Фрагмент текста:
Замахиваясь на всякого рода перегибы, он долго еще не отдавал себе отчета, что покушается на существо.
Что-то получалось лучше, что-то хуже. Ему не дано было, подобно Эренбургу, который, взявшись после Америки и Парижа за «Бурю», просто-напросто исчез с горизонта своих друзей, читателей и почитателей, засесть безотлучно в какой-нибудь подмосковной или еще глубже берлоге. И он — до поры — к этому и не стремился.
С той позиции, которую он теперь занимал, было куда как дальше видно. Отблеск каждого костра, где бы он ни вспыхивал в мире, каждый вселенский шорох, каждое дуновение политических ветров отдавались эхом здесь, в его кабинете.
В войну ему всегда недоставало непосредственного участия в событиях, теперешний «казенный» образ жизни удваивал возможность выразить себя. Да так, «чтоб, между прочим, был фитиль всем прочим». Поневоле будешь жить, не выпуская пера из рук. Что перо! Оно уже не поспевало за мыслями, событиями и переживаниями. Диктовка стенографистке стала понемногу привычным и естественным делом. Позже на смену Музе Николаевне и Нине Павловне придет магнитофон.
Почти каждое стихотворение из его нового, американского цикла вызывало одобрительные отклики в прессе, читалось по радио и на только входившем в быт телевидении. На встречах с читателями, а их было множество, к нему в президиум шли записки, а то и прямо из зала выкрикивали: «Красное и белое», «Митинг в Канаде», «Тигр», «Баллада о трех солдатах»...

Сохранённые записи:
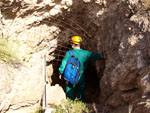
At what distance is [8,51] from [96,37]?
1.55 metres

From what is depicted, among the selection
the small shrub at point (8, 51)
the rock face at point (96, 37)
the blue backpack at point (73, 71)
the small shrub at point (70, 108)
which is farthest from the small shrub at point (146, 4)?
the small shrub at point (8, 51)

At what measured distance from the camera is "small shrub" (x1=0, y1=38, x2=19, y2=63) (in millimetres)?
3064

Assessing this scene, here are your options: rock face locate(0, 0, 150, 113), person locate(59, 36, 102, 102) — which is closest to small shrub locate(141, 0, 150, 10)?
rock face locate(0, 0, 150, 113)

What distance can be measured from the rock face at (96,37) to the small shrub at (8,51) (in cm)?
15

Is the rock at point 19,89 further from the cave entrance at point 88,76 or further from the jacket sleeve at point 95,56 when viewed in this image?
the cave entrance at point 88,76

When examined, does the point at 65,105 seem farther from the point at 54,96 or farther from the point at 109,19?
the point at 109,19

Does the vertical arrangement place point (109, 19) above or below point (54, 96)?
above

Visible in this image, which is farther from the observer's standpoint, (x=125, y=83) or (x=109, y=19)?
(x=109, y=19)

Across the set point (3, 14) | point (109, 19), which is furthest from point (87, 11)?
point (3, 14)

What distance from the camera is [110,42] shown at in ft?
11.4

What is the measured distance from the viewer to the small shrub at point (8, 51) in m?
3.06

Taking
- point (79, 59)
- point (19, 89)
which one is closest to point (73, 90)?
point (79, 59)

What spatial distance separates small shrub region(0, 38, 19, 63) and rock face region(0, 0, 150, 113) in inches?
5.9

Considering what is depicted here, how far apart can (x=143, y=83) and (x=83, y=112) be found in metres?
0.99
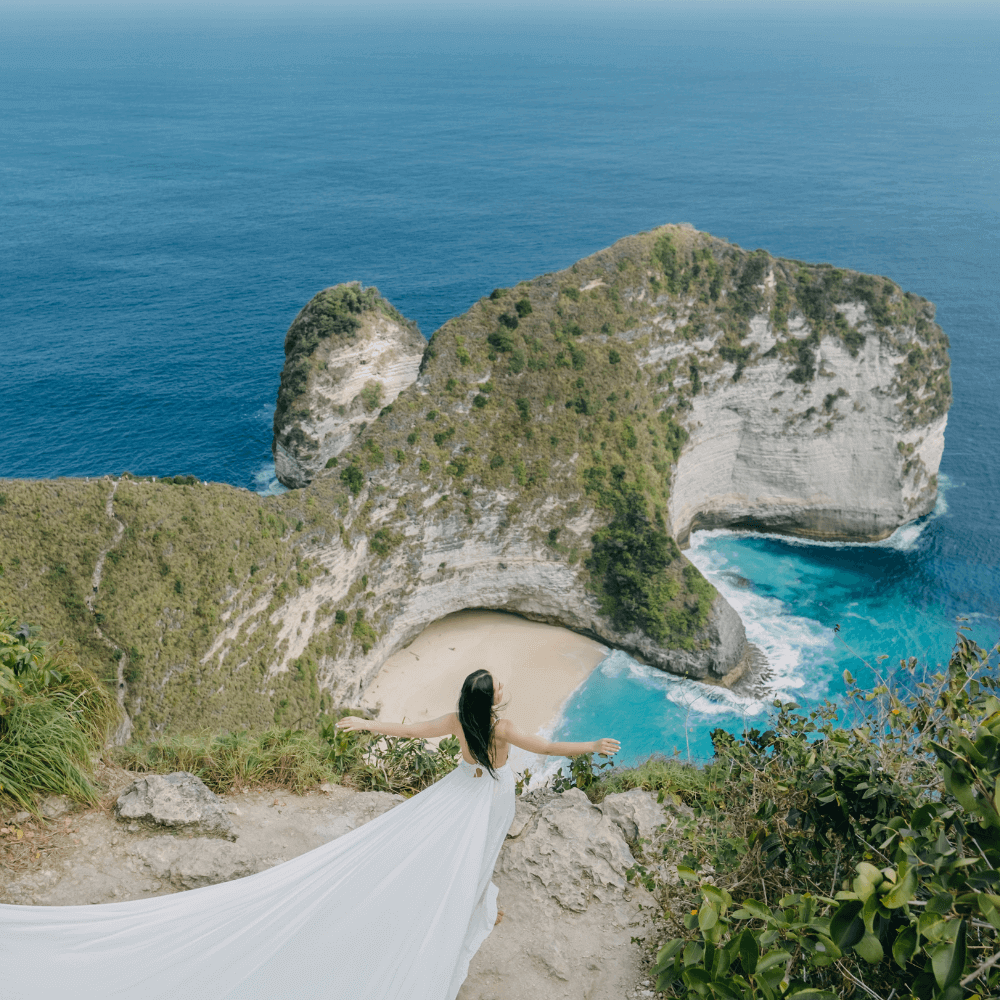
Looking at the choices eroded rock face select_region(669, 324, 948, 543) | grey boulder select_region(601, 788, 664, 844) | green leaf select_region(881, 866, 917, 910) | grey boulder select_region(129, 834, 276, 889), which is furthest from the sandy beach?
green leaf select_region(881, 866, 917, 910)

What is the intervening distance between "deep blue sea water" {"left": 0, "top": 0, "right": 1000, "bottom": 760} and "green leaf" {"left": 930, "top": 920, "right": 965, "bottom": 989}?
2551 cm

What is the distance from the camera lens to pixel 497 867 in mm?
10828

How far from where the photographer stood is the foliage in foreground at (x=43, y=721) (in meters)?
9.68

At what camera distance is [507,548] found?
43.9 m

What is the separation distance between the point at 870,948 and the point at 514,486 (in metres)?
38.5

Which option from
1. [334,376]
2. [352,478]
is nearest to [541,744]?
[352,478]

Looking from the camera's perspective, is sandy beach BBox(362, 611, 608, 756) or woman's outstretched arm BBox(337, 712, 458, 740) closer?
woman's outstretched arm BBox(337, 712, 458, 740)

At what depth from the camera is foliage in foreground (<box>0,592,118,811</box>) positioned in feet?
31.8

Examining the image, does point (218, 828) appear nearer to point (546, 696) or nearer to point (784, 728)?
point (784, 728)

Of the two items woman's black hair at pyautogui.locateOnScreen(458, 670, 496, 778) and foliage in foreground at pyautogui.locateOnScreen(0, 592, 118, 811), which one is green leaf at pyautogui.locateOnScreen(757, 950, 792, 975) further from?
foliage in foreground at pyautogui.locateOnScreen(0, 592, 118, 811)

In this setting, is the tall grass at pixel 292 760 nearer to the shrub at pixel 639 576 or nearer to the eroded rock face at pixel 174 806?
the eroded rock face at pixel 174 806

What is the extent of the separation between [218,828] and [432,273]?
87.6m

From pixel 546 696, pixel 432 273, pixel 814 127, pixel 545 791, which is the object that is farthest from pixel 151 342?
pixel 814 127

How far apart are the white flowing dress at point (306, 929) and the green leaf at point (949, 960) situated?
14.5 ft
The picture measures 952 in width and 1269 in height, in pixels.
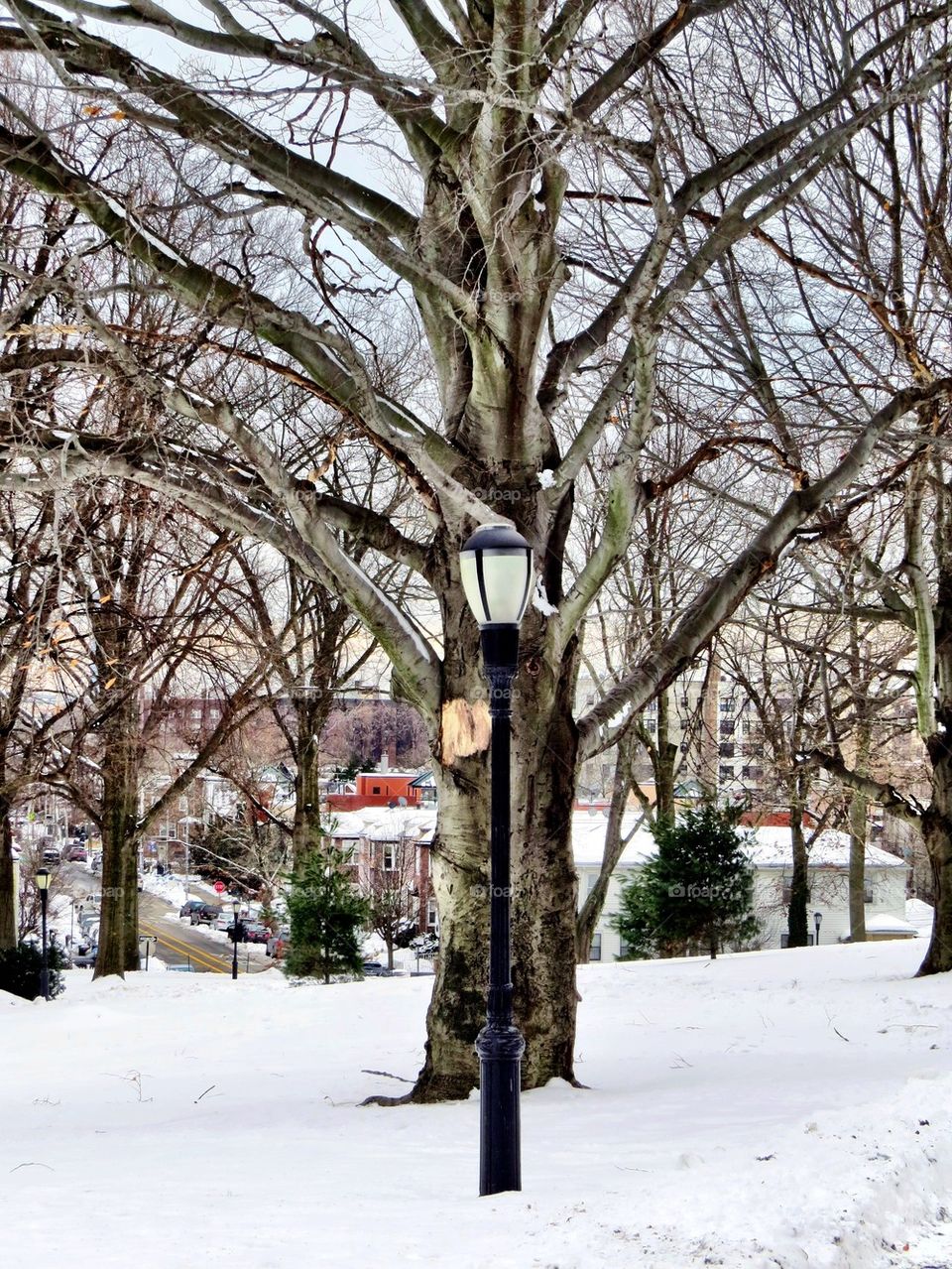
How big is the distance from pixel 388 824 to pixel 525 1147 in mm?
44683

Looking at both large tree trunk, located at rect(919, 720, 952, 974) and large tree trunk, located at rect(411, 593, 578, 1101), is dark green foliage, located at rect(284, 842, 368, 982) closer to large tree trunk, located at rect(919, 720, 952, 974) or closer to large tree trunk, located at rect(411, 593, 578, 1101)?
large tree trunk, located at rect(919, 720, 952, 974)

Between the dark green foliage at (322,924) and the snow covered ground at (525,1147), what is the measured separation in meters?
6.99

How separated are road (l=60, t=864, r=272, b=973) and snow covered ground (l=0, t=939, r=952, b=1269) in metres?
28.7

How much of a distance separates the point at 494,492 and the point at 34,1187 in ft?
14.5

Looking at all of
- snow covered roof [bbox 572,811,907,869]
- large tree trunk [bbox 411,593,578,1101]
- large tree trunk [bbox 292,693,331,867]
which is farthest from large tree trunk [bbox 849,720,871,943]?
large tree trunk [bbox 411,593,578,1101]

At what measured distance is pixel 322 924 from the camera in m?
18.9

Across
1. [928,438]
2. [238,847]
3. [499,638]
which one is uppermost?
[928,438]

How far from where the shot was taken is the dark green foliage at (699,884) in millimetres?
20016

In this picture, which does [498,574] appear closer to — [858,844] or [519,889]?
[519,889]

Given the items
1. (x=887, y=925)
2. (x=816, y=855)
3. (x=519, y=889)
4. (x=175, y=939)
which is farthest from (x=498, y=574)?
(x=175, y=939)

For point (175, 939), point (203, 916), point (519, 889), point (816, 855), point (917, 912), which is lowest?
point (175, 939)

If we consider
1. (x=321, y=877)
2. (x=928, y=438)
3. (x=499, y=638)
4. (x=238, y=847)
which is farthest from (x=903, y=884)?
(x=499, y=638)

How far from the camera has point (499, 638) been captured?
493cm

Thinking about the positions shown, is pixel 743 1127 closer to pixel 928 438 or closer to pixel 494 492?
pixel 494 492
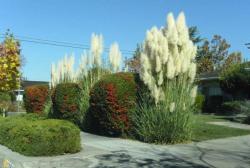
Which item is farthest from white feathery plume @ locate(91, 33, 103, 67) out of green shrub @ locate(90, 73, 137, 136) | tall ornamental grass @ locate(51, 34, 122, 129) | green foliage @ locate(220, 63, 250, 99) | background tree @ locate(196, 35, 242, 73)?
background tree @ locate(196, 35, 242, 73)

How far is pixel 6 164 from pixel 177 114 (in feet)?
16.7

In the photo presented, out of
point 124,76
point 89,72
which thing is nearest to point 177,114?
point 124,76

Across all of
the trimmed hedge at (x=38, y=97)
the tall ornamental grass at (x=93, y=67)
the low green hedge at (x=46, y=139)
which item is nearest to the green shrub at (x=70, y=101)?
the tall ornamental grass at (x=93, y=67)

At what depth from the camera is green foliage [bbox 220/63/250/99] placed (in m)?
29.6

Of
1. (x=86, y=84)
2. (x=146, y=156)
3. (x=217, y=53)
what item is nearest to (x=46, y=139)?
(x=146, y=156)

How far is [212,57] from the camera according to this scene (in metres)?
61.8

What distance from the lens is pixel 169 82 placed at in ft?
42.9

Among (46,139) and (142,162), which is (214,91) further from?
(142,162)

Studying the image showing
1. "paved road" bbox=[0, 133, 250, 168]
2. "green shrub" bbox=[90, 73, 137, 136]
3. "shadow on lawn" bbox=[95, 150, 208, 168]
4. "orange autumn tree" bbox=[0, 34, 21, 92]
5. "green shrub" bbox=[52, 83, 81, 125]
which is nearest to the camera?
"shadow on lawn" bbox=[95, 150, 208, 168]

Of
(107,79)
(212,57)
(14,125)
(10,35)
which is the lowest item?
(14,125)

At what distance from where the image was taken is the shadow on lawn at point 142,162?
9713 mm

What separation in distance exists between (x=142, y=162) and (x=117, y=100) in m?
4.11

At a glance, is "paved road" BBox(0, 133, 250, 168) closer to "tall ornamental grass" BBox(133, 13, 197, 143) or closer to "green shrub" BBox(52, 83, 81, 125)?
"tall ornamental grass" BBox(133, 13, 197, 143)

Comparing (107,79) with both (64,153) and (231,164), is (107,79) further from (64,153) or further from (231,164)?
(231,164)
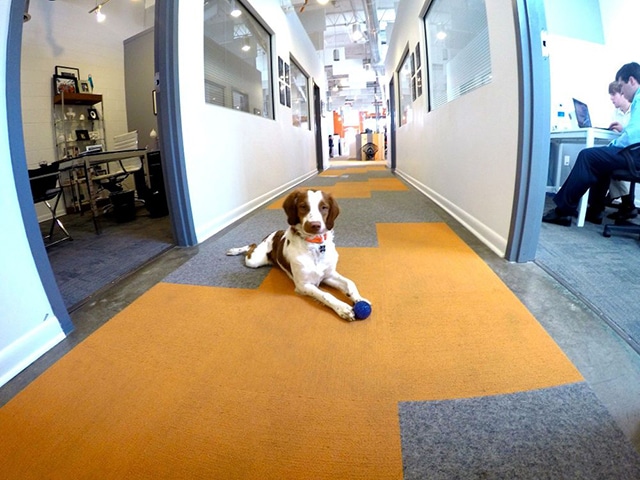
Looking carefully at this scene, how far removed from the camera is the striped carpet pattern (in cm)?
82

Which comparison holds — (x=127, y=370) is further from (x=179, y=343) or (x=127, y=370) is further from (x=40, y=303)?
(x=40, y=303)

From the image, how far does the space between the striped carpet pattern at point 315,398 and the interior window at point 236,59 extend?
2611mm

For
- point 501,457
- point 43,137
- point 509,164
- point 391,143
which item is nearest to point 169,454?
point 501,457

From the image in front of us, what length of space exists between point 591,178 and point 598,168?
0.10 m

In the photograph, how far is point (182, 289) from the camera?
189 cm

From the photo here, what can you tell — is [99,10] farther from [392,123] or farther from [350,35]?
[350,35]

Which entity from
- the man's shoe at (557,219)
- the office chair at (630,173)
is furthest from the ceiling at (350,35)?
the office chair at (630,173)

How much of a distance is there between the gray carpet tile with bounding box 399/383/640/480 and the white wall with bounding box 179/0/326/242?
2.42 m

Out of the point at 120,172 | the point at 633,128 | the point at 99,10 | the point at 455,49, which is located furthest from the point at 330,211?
the point at 99,10

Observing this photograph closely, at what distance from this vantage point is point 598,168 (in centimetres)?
283

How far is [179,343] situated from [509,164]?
221 centimetres

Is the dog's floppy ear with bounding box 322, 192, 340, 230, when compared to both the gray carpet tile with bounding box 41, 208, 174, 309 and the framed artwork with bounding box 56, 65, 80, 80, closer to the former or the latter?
the gray carpet tile with bounding box 41, 208, 174, 309

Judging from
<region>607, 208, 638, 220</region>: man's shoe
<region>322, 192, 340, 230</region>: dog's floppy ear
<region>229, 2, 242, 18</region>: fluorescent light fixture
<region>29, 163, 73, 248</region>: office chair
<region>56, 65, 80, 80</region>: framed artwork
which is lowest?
<region>607, 208, 638, 220</region>: man's shoe

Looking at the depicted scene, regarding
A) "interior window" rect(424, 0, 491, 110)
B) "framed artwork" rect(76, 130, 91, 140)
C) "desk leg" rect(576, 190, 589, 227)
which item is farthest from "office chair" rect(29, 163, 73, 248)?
"desk leg" rect(576, 190, 589, 227)
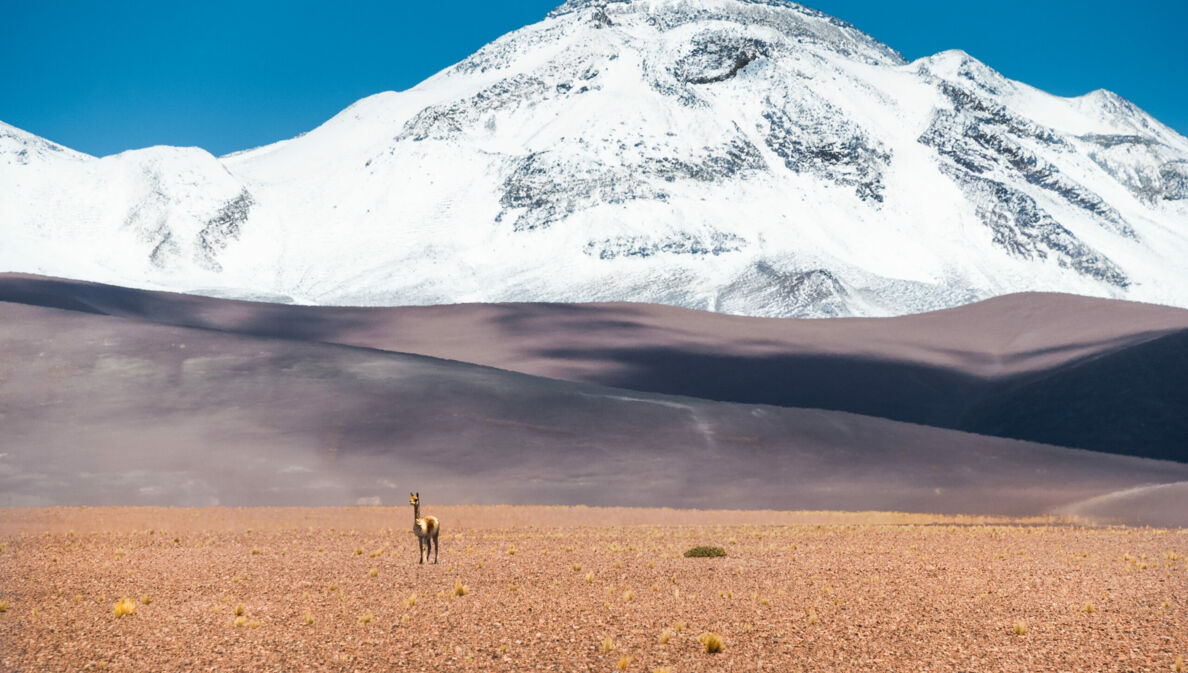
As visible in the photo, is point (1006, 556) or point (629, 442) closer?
point (1006, 556)

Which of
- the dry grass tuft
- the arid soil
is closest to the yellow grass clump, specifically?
the arid soil

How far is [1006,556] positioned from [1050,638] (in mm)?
12175

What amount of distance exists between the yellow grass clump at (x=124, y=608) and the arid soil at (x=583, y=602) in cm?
19

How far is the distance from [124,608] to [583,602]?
7.36 metres

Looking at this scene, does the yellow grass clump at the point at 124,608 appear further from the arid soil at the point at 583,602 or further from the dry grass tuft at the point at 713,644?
the dry grass tuft at the point at 713,644

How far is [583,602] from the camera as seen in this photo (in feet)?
63.5

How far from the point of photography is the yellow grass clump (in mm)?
17625

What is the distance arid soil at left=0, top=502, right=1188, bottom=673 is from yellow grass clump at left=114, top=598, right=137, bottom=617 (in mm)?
192

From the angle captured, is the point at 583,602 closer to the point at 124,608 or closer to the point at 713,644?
the point at 713,644

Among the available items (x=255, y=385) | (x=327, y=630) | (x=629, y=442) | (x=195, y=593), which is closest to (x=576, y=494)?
(x=629, y=442)

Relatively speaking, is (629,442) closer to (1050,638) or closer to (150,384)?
(150,384)

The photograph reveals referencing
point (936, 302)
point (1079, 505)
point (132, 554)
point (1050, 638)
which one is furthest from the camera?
point (936, 302)

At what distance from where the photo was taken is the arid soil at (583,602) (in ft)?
50.3

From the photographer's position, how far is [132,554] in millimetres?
26859
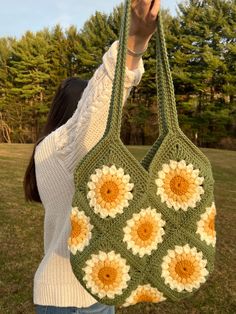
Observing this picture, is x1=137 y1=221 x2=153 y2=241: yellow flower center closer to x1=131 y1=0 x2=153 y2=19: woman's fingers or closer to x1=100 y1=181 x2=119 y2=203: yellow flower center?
x1=100 y1=181 x2=119 y2=203: yellow flower center

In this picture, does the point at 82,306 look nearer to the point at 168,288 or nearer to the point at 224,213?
the point at 168,288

Цель задания:
Ответьте по фрагменту текста на три вопроса:
(а) Кто, взявшись после Америки и Парижа за «Бурю», исчез с горизонта своих друзей, читателей и почитателей?
(б) Что, согласно фрагменту, позже придет на смену Музе Николаевне и Нине Павловне?
(в) Какие названия выкрикивали из зала на встречах с читателями?

Решение задания:
(а) Эренбург.
(б) Магнитофон.
(в) «Красное и белое», «Митинг в Канаде», «Тигр», «Баллада о трех солдатах».